Поезд подошел с трудом, весь в снегу, промерзлый, визжа, скрипя, воя… Я вскочил в сенцы вагона, распахнул дверь в него – она, в шубке, накинутой на плечи, сидела в сумраке, под задернутым вишневой занавеской фонарем, совсем одна во всем вагоне, глядя прямо на меня (6; 210–211) –
напоминает первое появление Генрих:
Он закрыл под столиком раскаленную топку, опустил на холодное стекло плотную штору и постучал в дверь возле умывальника, соединявшую его и соседнее купе. Дверь отворилась, и, смеясь, вошла Генрих, очень высокая, в сером платье, с греческой прической рыжелимонных волос (7; 132).
Для этой, продуманной и театральной сцены взяты вечерние краски; героиня «театрально» появляется из тьмы соседнего купе.
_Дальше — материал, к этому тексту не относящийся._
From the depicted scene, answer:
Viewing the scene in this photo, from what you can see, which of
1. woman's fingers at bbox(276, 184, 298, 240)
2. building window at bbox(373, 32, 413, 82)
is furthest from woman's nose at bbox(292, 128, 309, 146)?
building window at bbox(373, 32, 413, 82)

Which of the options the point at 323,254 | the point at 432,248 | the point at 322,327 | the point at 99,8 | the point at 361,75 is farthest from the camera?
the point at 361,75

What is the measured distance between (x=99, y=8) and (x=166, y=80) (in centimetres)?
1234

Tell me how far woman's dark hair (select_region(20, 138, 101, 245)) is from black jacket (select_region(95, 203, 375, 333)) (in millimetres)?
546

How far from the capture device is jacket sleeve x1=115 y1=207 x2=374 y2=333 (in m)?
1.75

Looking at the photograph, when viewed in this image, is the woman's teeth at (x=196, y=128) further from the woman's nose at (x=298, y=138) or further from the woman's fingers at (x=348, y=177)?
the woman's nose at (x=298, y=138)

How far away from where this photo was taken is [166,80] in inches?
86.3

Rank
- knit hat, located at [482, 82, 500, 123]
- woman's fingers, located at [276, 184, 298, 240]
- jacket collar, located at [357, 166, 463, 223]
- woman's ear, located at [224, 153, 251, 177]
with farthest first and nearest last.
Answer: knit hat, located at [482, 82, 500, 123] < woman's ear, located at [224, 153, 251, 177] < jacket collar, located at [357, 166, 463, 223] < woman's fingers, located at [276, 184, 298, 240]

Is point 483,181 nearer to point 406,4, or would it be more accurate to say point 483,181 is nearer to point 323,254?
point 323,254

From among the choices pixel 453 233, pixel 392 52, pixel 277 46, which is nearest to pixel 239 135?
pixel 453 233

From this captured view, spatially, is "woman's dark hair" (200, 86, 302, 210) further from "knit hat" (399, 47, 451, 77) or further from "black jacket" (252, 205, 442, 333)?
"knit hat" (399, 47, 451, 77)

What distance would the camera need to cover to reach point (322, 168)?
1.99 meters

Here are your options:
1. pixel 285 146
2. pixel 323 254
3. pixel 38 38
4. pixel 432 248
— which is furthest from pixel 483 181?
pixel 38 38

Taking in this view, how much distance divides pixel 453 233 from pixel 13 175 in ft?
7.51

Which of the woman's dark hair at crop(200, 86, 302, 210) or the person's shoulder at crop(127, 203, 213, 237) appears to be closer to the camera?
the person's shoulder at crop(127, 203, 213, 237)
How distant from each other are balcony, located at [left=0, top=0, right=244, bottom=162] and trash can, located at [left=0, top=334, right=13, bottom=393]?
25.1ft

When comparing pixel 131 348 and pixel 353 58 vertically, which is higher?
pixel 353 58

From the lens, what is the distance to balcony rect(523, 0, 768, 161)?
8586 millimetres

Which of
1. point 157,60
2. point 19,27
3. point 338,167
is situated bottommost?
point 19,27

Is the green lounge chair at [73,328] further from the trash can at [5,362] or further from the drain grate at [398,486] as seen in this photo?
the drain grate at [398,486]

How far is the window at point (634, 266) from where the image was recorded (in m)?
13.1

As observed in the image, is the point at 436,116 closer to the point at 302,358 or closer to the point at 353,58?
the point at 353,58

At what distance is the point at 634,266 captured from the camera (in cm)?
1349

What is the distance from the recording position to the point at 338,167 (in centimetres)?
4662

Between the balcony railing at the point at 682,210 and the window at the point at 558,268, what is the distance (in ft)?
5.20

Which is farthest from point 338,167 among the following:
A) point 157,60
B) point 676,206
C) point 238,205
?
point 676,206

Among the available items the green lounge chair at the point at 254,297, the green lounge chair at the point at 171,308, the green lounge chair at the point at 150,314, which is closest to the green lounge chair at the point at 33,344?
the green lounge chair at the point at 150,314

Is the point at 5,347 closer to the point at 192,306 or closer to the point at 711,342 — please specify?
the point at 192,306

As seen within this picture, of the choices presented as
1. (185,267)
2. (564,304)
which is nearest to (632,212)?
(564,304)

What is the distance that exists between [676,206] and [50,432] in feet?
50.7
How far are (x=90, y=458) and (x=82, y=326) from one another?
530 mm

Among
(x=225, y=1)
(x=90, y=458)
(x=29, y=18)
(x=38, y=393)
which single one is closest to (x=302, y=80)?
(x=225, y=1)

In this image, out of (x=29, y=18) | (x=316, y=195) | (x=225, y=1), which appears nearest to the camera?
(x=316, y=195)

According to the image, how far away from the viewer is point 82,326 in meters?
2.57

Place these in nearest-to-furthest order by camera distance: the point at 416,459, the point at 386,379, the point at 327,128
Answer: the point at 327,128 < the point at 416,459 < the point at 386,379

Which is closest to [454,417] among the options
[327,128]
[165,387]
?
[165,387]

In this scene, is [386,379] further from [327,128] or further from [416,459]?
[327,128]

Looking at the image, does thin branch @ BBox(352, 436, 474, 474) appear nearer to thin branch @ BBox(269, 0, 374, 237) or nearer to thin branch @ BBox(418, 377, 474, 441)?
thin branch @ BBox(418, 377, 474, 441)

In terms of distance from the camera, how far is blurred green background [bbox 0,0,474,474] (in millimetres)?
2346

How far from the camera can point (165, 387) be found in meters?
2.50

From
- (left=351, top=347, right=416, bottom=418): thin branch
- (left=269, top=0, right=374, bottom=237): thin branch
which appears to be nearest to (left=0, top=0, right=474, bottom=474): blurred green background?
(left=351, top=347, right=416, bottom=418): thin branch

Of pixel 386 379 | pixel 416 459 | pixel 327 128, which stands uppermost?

В «Генрихе» вообще все погружено во тьму, рассказ начинается сумерками в Москве («уже темнело, и неподвижно и нежно сияли огни только что зажженных фонарей» – 7; 129) и заканчивается антибским пейзажем с гаснущим солнцем, похожим на апельсин-королек. Неожиданной вспышкой в ночном небе звучит для Глебова выстрел, который на самом деле уже прозвучал в Вене два дня назад[124]
. Героиня спрятана за образами ночной тьмы, вереницей воспоминаний о прочих возлюбленных Глебова (нежная москвичка Наденька, восточная ревнивица Ли, страстная цыганка Маша и сицилианка), и лишь в редкие мгновения Генрих появляется и снова исчезает, в последний раз уже навсегда.Серия мгновенных появлений и исчезновений героини соответствует прерывистой природе текста[125]
, «собранного» из разрозненных кадров; между ними пустота, провалы, боковые ответвления главной сюжетной линии, случайные портреты… Самый глубокий провал – это смерть Генрих. Вечная разлука Глебова с ней подчеркивает прерывистость всего текста, а прерывистость, в свою очередь, увеличивает силу финального пуанта. В тексте воплощен парадокс: чем больше Глебов думает о своих многочисленных, бесподобных возлюбленных, тем, кажется, больше он должен забывать Генрих, но все происходит наоборот: смерть Генрих окончательно исключает ее из ряда других героинь, она навсегда остается самой прекрасной и самой недоступной. А праздничная, роскошная жизнь Глебова («заезжали к Елисееву за фруктами и вином 〈…〉 Опять будет запах газа, кофе и пива на венском вокзале, ярлыки на бутылках австрийских и итальянских вин» – 7; 129), жизнь нового Дюруа, обрывается вместе с финальным выстрелом.